И наконец, словно из-под земли грозный окрик и щелчок затвора:
— Стой! Кто идет? Пароль?
— Я и штабс-капитан Беседин! — торжественно ответил разведчик, ликуя в душе, что его опасному путешествию наступает конец и что загадки капитана Беседина больше не существует. Его ответ был паролем.
Один из дозорных подошел к всадникам. В нем Дундич узнал Зотова. Тот тоже убедился, что перед ним Дундич, и кому-то скомандовал:
— Давай!
И сейчас же в черное глухое небо взлетели, упираясь в низкие снеговые тучи, две яркие, как вспышки молнии, ракеты.
Беседин и его попутчики, щурясь, оглянулись и увидели, что весь огромный обоз плотно окружен кавалерийскими порядками. А впереди всадников, грозно нацелясь пулеметами, стояли знаменитые буденовские тачанки.
— Ясно, штабс-капитан, — спросил Дундич, доставая на всякий случай наган, — какой надежный у вашего обоза конвой? Сейчас вы сообщите Мамонтову, что доставили груз в целости и сохранности в распоряжение командарма Буденного.
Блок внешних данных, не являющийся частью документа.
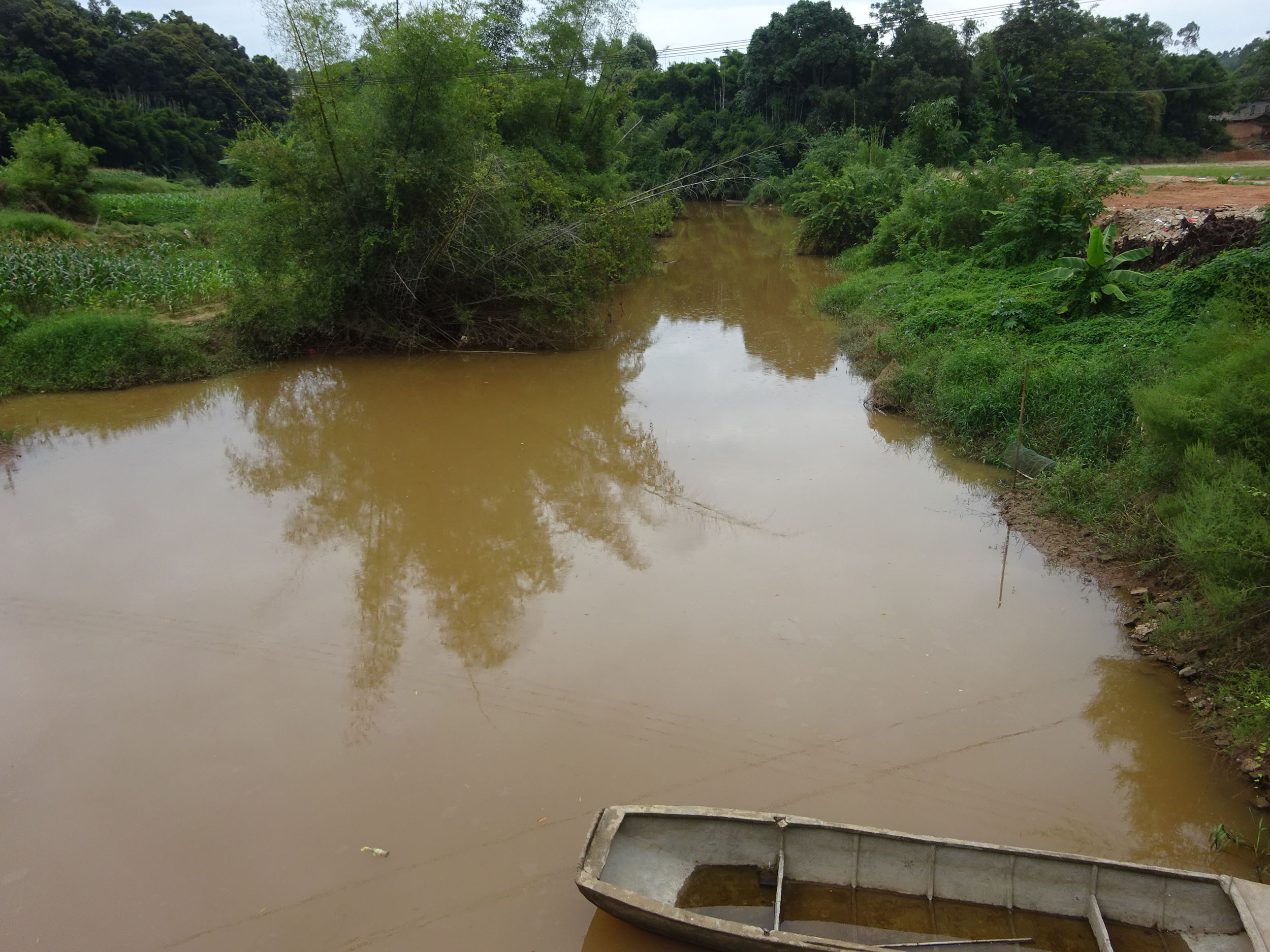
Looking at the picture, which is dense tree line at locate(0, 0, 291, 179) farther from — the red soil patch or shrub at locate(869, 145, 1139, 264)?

— Я так и предполагал! — с отчаянием воскликнул офицер, покорно передавая Дундичу свой револьвер. — Я хотел спросить у вас документы, но меня смутили погоны и обезоружила ваша решительность.
Пуд соли
На станции Бахмут были соляные шахты. Когда туда ворвалась конная разведка Дундича, бойцы забыли обо всем на свете и начали набирать соль во что попало и сколько можно было увезти в седле.
Дундич не ругал своих конников, только поторапливал их. Дело в том, что в Красной Армии, да и во всей Советской республике, не хватало соли. Редко видели ее и буденовцы. Вот почему они так жадно накинулись на белые кучки, разбросанные возле складов и железнодорожных путей.
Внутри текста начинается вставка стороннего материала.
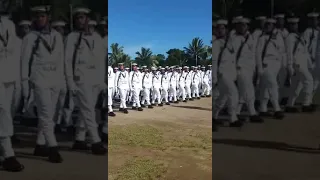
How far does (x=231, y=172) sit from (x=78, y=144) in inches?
55.1

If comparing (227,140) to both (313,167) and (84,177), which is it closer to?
(313,167)

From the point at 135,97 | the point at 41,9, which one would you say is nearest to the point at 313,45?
the point at 41,9

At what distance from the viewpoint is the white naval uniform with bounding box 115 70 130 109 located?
8773mm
Иван Антонович набил торбу и теперь стоял с подветренной стороны старого каменного дома, вглядывался в тихие улицы Бахмута и вспоминал, как полтора года назад приехал сюда со споим отрядом. Тогда с солью тоже было плохо, по решению местного ревкома его товарищи и сам он были направлены на шахту, где буквально в поте лица кирками и лопатами добывали драгоценную соль. Красные торопились отправить ее в центральную Россию, пока еще железнодорожная ветка находилась в руках Советской власти.
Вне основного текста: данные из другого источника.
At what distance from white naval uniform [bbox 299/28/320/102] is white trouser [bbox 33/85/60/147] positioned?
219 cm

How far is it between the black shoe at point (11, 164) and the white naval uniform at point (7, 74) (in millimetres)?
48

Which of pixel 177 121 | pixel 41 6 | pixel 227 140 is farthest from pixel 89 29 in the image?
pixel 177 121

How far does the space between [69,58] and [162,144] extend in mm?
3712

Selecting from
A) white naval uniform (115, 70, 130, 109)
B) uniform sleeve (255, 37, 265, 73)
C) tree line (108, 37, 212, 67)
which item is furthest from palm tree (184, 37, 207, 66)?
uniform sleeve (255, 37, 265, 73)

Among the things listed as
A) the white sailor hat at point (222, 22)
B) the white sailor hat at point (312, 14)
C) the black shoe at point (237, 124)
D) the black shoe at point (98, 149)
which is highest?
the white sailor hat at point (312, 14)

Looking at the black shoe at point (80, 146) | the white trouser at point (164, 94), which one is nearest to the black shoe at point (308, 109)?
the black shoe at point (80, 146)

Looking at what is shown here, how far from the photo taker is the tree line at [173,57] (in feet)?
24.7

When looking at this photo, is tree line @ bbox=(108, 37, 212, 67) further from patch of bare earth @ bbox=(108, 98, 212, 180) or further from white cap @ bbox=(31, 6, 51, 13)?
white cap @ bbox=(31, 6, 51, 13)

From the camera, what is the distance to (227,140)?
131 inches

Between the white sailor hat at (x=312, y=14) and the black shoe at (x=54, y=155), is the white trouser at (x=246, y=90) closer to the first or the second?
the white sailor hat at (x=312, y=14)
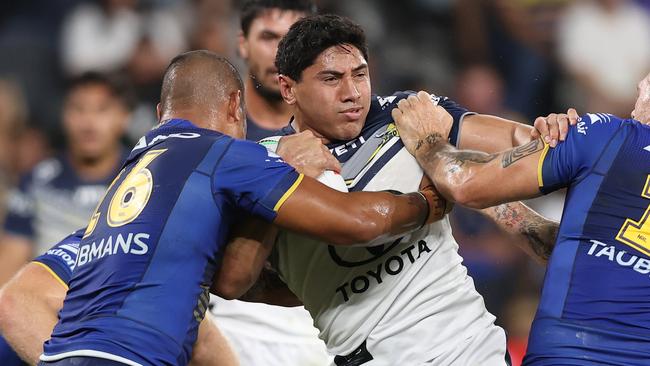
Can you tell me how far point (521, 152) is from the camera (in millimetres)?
4559

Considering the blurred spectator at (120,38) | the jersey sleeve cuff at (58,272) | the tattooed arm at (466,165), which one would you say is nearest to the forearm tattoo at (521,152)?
the tattooed arm at (466,165)

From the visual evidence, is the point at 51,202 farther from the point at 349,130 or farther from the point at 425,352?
the point at 425,352

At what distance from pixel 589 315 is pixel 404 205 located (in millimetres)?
889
А с запада и юга на Бахмут уже напирали гайдамаки, поддерживаемые немецкими войсками. Белые рвались в Донбасс. Армии Ворошилова и Сиверса с огромным трудом сдерживали их натиск. И еще вспомнил Дундич, что именно здесь его однополчанин Благомир Джолич позорно предал отряд и то святое дело, верой и правдой служить которому до последней капли крови клялись он в лагере военнопленных… С тех пор он ничего не знал о Джоличе, забывать стал, а сегодня все проявилось в памяти, точно произошло вчера.
Неожиданно из ближайшего переулка показались всадники. Дундич резко свистнул. Это был сигнал опасности. Его бойцы тут же приладили погоны, вскочили в седла.
Подъехавший офицер представился начальником патруля и распорядился: отряду есаула помочь обозникам генерала Улагая, которые едут на погрузку соли.
— Его превосходительству мы никогда не отказываем в помощи, — озорно подмигнув своим товарищам, согласился Дундич и попросил поторопить обоз.